Incorrect handling of invalid surrogate pair characters in ujson
Description
UltraJSON before 5.4.0 improperly decodes lone and invalid surrogate characters in JSON strings, potentially leading to key confusion and dictionary value overwriting.
AI Insight
LLM-synthesized narrative grounded in this CVE's description and references.

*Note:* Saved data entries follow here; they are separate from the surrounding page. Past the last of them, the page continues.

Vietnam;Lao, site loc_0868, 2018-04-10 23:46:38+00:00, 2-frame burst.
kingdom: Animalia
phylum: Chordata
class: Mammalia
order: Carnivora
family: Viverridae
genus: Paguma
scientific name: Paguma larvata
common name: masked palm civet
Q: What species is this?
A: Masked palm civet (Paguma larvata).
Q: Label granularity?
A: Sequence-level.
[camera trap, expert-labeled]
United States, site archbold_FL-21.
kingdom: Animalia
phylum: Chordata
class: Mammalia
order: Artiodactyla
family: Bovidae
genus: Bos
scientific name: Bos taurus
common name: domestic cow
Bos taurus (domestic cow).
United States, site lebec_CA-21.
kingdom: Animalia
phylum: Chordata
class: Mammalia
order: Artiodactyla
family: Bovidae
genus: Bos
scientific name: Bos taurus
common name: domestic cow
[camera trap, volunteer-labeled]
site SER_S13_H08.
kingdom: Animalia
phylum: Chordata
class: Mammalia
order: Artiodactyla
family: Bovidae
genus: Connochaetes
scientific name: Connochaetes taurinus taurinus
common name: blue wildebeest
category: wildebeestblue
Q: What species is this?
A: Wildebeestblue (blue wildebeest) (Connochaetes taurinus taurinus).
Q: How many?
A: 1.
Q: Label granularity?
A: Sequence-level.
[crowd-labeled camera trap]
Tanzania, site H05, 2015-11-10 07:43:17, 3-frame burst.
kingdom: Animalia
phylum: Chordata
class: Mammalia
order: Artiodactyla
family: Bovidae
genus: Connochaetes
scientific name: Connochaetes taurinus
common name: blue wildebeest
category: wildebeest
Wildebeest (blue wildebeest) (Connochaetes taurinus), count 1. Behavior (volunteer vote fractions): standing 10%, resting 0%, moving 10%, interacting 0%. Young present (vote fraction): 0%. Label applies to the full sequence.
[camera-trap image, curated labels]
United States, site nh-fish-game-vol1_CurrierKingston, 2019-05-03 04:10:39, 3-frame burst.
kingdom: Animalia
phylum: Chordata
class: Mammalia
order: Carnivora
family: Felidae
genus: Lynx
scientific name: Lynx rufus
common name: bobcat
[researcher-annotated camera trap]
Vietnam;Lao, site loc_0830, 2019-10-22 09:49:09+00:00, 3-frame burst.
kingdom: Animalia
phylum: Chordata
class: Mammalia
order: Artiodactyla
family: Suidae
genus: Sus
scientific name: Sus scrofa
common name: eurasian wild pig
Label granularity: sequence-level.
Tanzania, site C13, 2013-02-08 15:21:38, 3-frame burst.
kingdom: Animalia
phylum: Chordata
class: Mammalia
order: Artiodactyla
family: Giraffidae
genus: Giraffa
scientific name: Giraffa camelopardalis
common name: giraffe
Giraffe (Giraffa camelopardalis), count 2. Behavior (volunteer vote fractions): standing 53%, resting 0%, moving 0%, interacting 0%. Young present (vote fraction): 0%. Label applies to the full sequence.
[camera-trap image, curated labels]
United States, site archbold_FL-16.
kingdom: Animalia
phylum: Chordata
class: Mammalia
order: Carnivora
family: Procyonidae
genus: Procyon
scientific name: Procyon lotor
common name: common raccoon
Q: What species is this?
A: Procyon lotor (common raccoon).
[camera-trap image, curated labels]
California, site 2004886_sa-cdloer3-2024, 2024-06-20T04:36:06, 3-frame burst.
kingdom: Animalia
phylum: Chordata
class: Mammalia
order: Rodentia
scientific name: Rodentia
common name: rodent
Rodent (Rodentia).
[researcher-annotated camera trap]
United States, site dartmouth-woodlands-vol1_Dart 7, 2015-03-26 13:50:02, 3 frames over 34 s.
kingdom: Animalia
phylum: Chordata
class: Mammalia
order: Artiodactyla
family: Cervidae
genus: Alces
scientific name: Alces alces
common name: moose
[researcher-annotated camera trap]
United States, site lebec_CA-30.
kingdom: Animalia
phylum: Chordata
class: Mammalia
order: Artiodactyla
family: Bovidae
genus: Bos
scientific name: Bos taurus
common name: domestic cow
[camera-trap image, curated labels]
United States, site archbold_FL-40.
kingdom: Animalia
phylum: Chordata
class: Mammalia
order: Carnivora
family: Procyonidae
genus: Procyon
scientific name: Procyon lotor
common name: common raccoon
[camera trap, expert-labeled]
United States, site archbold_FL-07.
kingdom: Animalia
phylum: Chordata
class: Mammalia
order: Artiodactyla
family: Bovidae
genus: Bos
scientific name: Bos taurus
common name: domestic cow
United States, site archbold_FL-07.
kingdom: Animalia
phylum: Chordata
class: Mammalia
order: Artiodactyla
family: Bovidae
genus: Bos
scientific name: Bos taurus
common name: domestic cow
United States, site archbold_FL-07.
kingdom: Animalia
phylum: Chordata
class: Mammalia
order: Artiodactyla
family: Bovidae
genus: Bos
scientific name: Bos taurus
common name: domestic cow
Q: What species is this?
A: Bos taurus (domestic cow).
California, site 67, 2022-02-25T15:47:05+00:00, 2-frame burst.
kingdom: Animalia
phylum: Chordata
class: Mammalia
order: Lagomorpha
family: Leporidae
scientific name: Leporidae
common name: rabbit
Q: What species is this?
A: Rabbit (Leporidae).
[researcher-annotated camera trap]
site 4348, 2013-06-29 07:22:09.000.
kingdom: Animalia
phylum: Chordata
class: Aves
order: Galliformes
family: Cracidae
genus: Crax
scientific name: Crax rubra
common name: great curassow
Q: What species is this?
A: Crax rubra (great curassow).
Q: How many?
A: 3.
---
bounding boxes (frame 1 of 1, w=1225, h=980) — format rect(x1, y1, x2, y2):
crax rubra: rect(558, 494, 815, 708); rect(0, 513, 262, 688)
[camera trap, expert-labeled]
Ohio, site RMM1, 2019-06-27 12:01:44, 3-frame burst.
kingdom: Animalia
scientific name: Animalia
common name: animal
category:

UltraJSON before 5.4.0 improperly decodes lone and invalid surrogate characters in JSON strings, potentially leading to key confusion and dictionary value overwriting.
Vulnerability
Description
UltraJSON versions prior to 5.4.0 contain a vulnerability in their string decoding logic that mishandles JSON-escaped surrogate characters not forming a proper surrogate pair. The root cause is the decoder's incorrect treatment of lone high surrogates (e.g., \uD800) and invalid sequences, which led to dropped characters or improper pairing with subsequent surrogates [1][4]. This behavior deviates from the JSON specification, which expects such malformed input to be preserved or rejected.
Exploitation
Exploitation requires only that an application parses JSON from an untrusted source using an affected UltraJSON version. An attacker can craft a JSON payload containing lone surrogate escape sequences (e.g., "\uD800" or "\uD800hello") that, when decoded, corrupts the resulting string. This corruption can lead to key confusion or value overwriting in dictionaries by causing different keys to collide or by altering parsed values [2][4]. No authentication or special network position is necessary beyond delivering the malicious JSON to the parser.
Impact
Successful exploitation allows an attacker to manipulate the structure of parsed Python dictionaries, potentially overriding intended dictionary entries or causing logical errors in downstream processing. This could lead to security bypasses, data integrity violations, or unexpected application behavior [2][4]. The advisory notes that both string corruption and dictionary manipulation are possible outcomes.
Mitigation
The vulnerability is fixed in UltraJSON version 5.4.0, which now decodes lone surrogates consistently with Python's standard library json module by preserving them in the output [1][4]. No known workarounds exist; users who cannot upgrade are advised to switch to an alternative JSON library (e.g., orjson) or restrict input sources [3].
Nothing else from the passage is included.